Measurement with an Ohmmeter will rapidly tell you what the situation is with the cable that you have but regardless, connecting the wires as I suggested above will give you the best result for a given cable.

Pacific Custom Cable say re Cat6 - 26 Ohms max per 100 metres per pair.

This article suggests Beldens Cat6 24AWG cable, part 1872A has a resistance of 2 Ohm per 40 feet or about 16 Ohms per 100 metres or in your case 5 Ohms loop resistance over 100 feet.
IF all pairs were the same then 4 pairs in parallel will give about 1.25 Ohm loop resistance.

Here's some "military tactical Cat6M - Kevlar armour etc.
Pretty picture of makeup
Specs - they say 23/7 AWG (23 AWG 7 strand), 75 Ohm/km - probably one leg, so 15 Ohm/100m loop - much as above for 24 AWG.
They specify 1.5A max for the RK45 connectors so 4 pair may allow 6A.

Answer 3

Yes, a bit late, but just to complete a minor issue.

One way to correct for the voltage drop is to use a power supply with voltage sense terminals and use one pair of the cable to as a voltage sensing pair to the distant end.

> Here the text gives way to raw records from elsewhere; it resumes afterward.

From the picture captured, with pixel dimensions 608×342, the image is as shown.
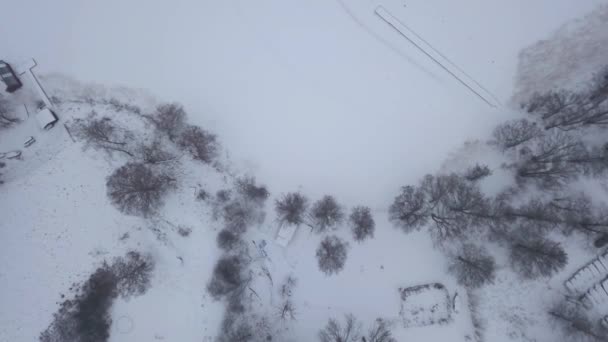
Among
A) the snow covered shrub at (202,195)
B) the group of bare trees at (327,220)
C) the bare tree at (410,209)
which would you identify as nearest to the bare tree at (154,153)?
the snow covered shrub at (202,195)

Within reason this allows the power supply to boost the voltage at its end to compensate for the IR losses in the cable. The sense pair carries very little current, so there is no significant voltage drop. The downsides are:

1. The power supply is typically more expensive than your run-of-mill supply.
2. It leaves one less wire pair for carrying current for the end load.
3. Because of the compensation the voltage at the power supply is higher by a few volts under normal circumstances, so equipment plugged in closer to the supply will see that higher voltage.
4. You have to make sure the power supply has enough headroom to be able to correct for the voltage drop.
5. You have to make sure that the load is never powered via the sense lines, it destroys the current sense resistor(s) in the supply. So to be safe switch the AC side of the supply only, or switch both sides of the load on/off at the same time, not just the high or low side.

For more details you can search for 'remote sense power supplies EDN', there's a nice EDN article that goes into more detail on this topic including what -not- to do with this technique.